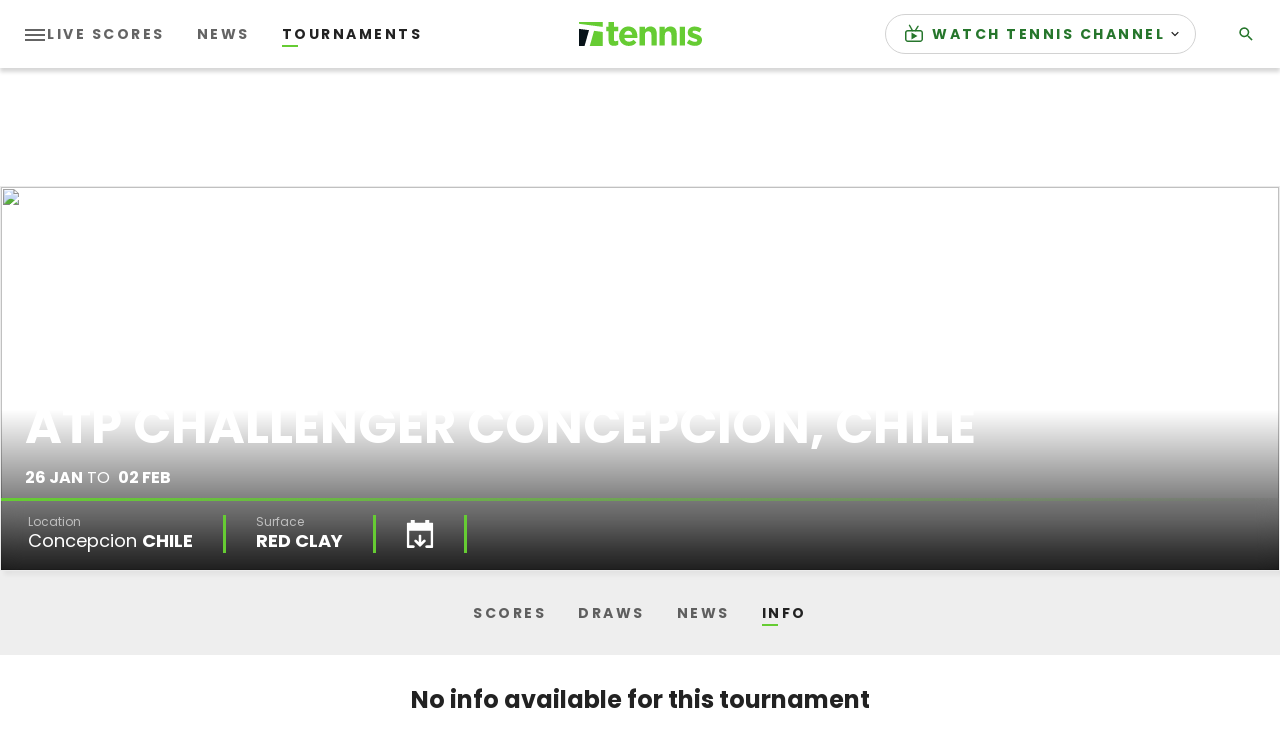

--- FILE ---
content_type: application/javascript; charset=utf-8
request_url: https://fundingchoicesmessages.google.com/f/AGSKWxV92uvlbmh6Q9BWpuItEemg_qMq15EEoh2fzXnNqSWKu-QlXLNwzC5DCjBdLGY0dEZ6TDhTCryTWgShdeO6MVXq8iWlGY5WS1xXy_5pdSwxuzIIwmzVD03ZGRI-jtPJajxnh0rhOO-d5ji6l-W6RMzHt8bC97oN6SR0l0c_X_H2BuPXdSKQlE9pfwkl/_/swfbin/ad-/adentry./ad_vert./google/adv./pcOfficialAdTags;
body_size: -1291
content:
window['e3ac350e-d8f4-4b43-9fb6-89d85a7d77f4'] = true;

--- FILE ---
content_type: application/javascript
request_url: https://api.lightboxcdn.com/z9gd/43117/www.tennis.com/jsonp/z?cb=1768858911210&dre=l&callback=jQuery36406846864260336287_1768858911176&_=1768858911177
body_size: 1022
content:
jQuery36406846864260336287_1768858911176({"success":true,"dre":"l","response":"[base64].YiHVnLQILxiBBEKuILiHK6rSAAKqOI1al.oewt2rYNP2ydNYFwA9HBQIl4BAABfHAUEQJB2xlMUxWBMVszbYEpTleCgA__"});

■ Task directions
Without the pictures, write out the whole listing exactly as it appears.

■ Result for this exercise
--- FILE ---
content_type: application/javascript; charset=utf-8
request_url: https://fundingchoicesmessages.google.com/f/AGSKWxV92uvlbmh6Q9BWpuItEemg_qMq15EEoh2fzXnNqSWKu-QlXLNwzC5DCjBdLGY0dEZ6TDhTCryTWgShdeO6MVXq8iWlGY5WS1xXy_5pdSwxuzIIwmzVD03ZGRI-jtPJajxnh0rhOO-d5ji6l-W6RMzHt8bC97oN6SR0l0c_X_H2BuPXdSKQlE9pfwkl/_/swfbin/ad-/adentry./ad_vert./google/adv./pcOfficialAdTags;
body_size: -1291
content:
window['e3ac350e-d8f4-4b43-9fb6-89d85a7d77f4'] = true;

--- FILE ---
content_type: application/javascript
request_url: https://api.lightboxcdn.com/z9gd/43117/www.tennis.com/jsonp/z?cb=1768858911210&dre=l&callback=jQuery36406846864260336287_1768858911176&_=1768858911177
body_size: 1022
content:
jQuery36406846864260336287_1768858911176({"success":true,"dre":"l","response":"[base64].YiHVnLQILxiBBEKuILiHK6rSAAKqOI1al.oewt2rYNP2ydNYFwA9HBQIl4BAABfHAUEQJB2xlMUxWBMVszbYEpTleCgA__"});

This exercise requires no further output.